Students who exhibit behavior that is dangerous to themselves are handled by the Emergency Evaluation and Action Committee – the committee that interacted with Balagopal – which is composed of administrators, a CAPS representative and UNC’s chief of police, among others. Six to seven representatives sit on the committee for each case, said Rieckenberg, the committee’s chairwoman.

When a student’s behavior is brought to the committee’s attention – whether it be self-reported or reported by someone at UNC – the committee can intervene. Its policy emphasizes that any action taken is not punitive but therapeutic, aimed at the student’s well-being.

In emergency cases, which O’Barr described as “imminently dangerous,” the committee can impose an indefinite medical suspension on a student.

“It’s cases where you’re foreseeably dangerous – where someone has a (suicide) plan, where someone is continuing to lose so much weight that it might affect their heart. Or where we see cutting, and that person is going deeper and deeper with that cutting,” O’Barr said.
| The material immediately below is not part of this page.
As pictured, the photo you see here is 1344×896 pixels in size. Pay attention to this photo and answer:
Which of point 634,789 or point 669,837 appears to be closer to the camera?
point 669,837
Rieckenberg said that in many cases, the committee will require students to take a psychological evaluation administered by CAPS before taking action.

During the indefinite medical suspension, a student cannot attend class or come to campus. Students have a right to a hearing to question the decision, the policy states.

“At the end of the day, we have to do what’s best for the student,” Rieckenberg said. “I’d always much rather have you be here and be successful and doing the things you want to do than feel like you have to leave.”

D., a UNC student who was granted anonymity for privacy reasons, came to UNC excited to start over.

She had struggled with an eating disorder in high school, but she was in recovery. Years of counseling had taught her how to eat and exercise. She felt happy with her body.

“But then, coming to college really throws you for a loop,” she said. “I was stressed out. I was out of my routine. Suddenly, I was losing weight – but I knew how to fix it.”

Unexpectedly, D. received a letter from the Emergency Evaluation and Action Committee, she said. She had never sought help at UNC, but her condition had been reported to the committee.

“The letter basically said that my weight had come to the University’s attention,” she said. “I only had two options at my disposal: Leave and go to the hospital, or leave and go home.”

She was required to take a psychological evaluation, which Rieckenberg said is standard procedure. D. said she asked to speak with the committee to dispute the letter but was told by her case manager – a counselor from CAPS who serves as a middleman – that it wouldn’t help.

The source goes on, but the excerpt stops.